== WHAT YOU ARE ASKED TO DO ==
What follows is a set of records; repeat all of them exactly.

(Beginning of DATA UNDER STUDY)

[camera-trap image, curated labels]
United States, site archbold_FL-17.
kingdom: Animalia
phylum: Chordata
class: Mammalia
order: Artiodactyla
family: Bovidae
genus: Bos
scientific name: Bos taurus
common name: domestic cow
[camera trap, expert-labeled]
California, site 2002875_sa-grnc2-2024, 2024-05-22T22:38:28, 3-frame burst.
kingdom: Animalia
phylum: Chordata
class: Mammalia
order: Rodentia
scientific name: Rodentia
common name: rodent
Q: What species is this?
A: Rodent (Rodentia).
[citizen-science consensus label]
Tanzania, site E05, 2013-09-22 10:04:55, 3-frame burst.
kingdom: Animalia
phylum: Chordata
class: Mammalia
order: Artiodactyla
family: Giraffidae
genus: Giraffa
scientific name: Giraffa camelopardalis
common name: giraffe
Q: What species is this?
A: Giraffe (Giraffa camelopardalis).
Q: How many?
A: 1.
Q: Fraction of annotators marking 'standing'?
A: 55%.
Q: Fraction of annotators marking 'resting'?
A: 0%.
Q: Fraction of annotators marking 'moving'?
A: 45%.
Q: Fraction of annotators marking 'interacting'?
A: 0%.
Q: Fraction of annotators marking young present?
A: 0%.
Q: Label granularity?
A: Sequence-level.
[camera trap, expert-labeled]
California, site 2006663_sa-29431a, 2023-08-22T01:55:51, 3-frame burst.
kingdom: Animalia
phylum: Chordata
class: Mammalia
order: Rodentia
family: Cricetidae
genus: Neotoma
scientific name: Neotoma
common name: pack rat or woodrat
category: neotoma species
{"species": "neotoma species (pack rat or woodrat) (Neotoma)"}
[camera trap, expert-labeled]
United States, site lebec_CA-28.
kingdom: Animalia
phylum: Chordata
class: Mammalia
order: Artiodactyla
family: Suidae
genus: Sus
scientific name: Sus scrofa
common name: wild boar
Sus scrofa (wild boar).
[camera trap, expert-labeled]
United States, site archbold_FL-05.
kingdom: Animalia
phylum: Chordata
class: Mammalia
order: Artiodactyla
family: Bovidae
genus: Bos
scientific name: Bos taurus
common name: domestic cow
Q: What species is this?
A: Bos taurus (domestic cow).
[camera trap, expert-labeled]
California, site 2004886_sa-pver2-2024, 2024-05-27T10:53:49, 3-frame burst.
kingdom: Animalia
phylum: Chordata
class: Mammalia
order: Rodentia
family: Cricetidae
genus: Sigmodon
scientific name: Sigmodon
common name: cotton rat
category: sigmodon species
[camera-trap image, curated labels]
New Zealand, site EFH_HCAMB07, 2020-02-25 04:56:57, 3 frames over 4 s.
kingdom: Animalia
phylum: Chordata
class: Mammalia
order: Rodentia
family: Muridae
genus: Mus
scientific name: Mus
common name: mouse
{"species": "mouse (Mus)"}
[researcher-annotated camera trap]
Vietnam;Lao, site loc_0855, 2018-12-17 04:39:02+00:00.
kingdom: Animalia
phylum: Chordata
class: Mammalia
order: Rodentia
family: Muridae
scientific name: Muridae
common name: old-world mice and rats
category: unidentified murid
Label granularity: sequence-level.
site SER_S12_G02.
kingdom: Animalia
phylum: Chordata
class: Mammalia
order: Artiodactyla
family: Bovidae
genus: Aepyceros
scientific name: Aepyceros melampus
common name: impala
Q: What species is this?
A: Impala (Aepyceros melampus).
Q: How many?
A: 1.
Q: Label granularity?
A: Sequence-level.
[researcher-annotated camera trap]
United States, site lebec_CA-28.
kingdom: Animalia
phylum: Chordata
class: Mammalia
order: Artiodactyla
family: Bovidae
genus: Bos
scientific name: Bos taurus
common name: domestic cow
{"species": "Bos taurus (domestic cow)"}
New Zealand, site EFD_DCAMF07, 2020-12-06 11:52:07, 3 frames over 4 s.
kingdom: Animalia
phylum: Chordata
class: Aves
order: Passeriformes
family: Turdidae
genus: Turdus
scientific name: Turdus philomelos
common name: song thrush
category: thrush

(End of DATA UNDER STUDY)

== RESPONSE BELOW ==
[camera-trap image, curated labels]
United States, site archbold_FL-17.
kingdom: Animalia
phylum: Chordata
class: Mammalia
order: Artiodactyla
family: Bovidae
genus: Bos
scientific name: Bos taurus
common name: domestic cow
[camera trap, expert-labeled]
California, site 2002875_sa-grnc2-2024, 2024-05-22T22:38:28, 3-frame burst.
kingdom: Animalia
phylum: Chordata
class: Mammalia
order: Rodentia
scientific name: Rodentia
common name: rodent
Q: What species is this?
A: Rodent (Rodentia).
[citizen-science consensus label]
Tanzania, site E05, 2013-09-22 10:04:55, 3-frame burst.
kingdom: Animalia
phylum: Chordata
class: Mammalia
order: Artiodactyla
family: Giraffidae
genus: Giraffa
scientific name: Giraffa camelopardalis
common name: giraffe
Q: What species is this?
A: Giraffe (Giraffa camelopardalis).
Q: How many?
A: 1.
Q: Fraction of annotators marking 'standing'?
A: 55%.
Q: Fraction of annotators marking 'resting'?
A: 0%.
Q: Fraction of annotators marking 'moving'?
A: 45%.
Q: Fraction of annotators marking 'interacting'?
A: 0%.
Q: Fraction of annotators marking young present?
A: 0%.
Q: Label granularity?
A: Sequence-level.
[camera trap, expert-labeled]
California, site 2006663_sa-29431a, 2023-08-22T01:55:51, 3-frame burst.
kingdom: Animalia
phylum: Chordata
class: Mammalia
order: Rodentia
family: Cricetidae
genus: Neotoma
scientific name: Neotoma
common name: pack rat or woodrat
category: neotoma species
{"species": "neotoma species (pack rat or woodrat) (Neotoma)"}
[camera trap, expert-labeled]
United States, site lebec_CA-28.
kingdom: Animalia
phylum: Chordata
class: Mammalia
order: Artiodactyla
family: Suidae
genus: Sus
scientific name: Sus scrofa
common name: wild boar
Sus scrofa (wild boar).
[camera trap, expert-labeled]
United States, site archbold_FL-05.
kingdom: Animalia
phylum: Chordata
class: Mammalia
order: Artiodactyla
family: Bovidae
genus: Bos
scientific name: Bos taurus
common name: domestic cow
Q: What species is this?
A: Bos taurus (domestic cow).
[camera trap, expert-labeled]
California, site 2004886_sa-pver2-2024, 2024-05-27T10:53:49, 3-frame burst.
kingdom: Animalia
phylum: Chordata
class: Mammalia
order: Rodentia
family: Cricetidae
genus: Sigmodon
scientific name: Sigmodon
common name: cotton rat
category: sigmodon species
[camera-trap image, curated labels]
New Zealand, site EFH_HCAMB07, 2020-02-25 04:56:57, 3 frames over 4 s.
kingdom: Animalia
phylum: Chordata
class: Mammalia
order: Rodentia
family: Muridae
genus: Mus
scientific name: Mus
common name: mouse
{"species": "mouse (Mus)"}
[researcher-annotated camera trap]
Vietnam;Lao, site loc_0855, 2018-12-17 04:39:02+00:00.
kingdom: Animalia
phylum: Chordata
class: Mammalia
order: Rodentia
family: Muridae
scientific name: Muridae
common name: old-world mice and rats
category: unidentified murid
Label granularity: sequence-level.
site SER_S12_G02.
kingdom: Animalia
phylum: Chordata
class: Mammalia
order: Artiodactyla
family: Bovidae
genus: Aepyceros
scientific name: Aepyceros melampus
common name: impala
Q: What species is this?
A: Impala (Aepyceros melampus).
Q: How many?
A: 1.
Q: Label granularity?
A: Sequence-level.
[researcher-annotated camera trap]
United States, site lebec_CA-28.
kingdom: Animalia
phylum: Chordata
class: Mammalia
order: Artiodactyla
family: Bovidae
genus: Bos
scientific name: Bos taurus
common name: domestic cow
{"species": "Bos taurus (domestic cow)"}
New Zealand, site EFD_DCAMF07, 2020-12-06 11:52:07, 3 frames over 4 s.
kingdom: Animalia
phylum: Chordata
class: Aves
order: Passeriformes
family: Turdidae
genus: Turdus
scientific name: Turdus philomelos
common name: song thrush
category: thrush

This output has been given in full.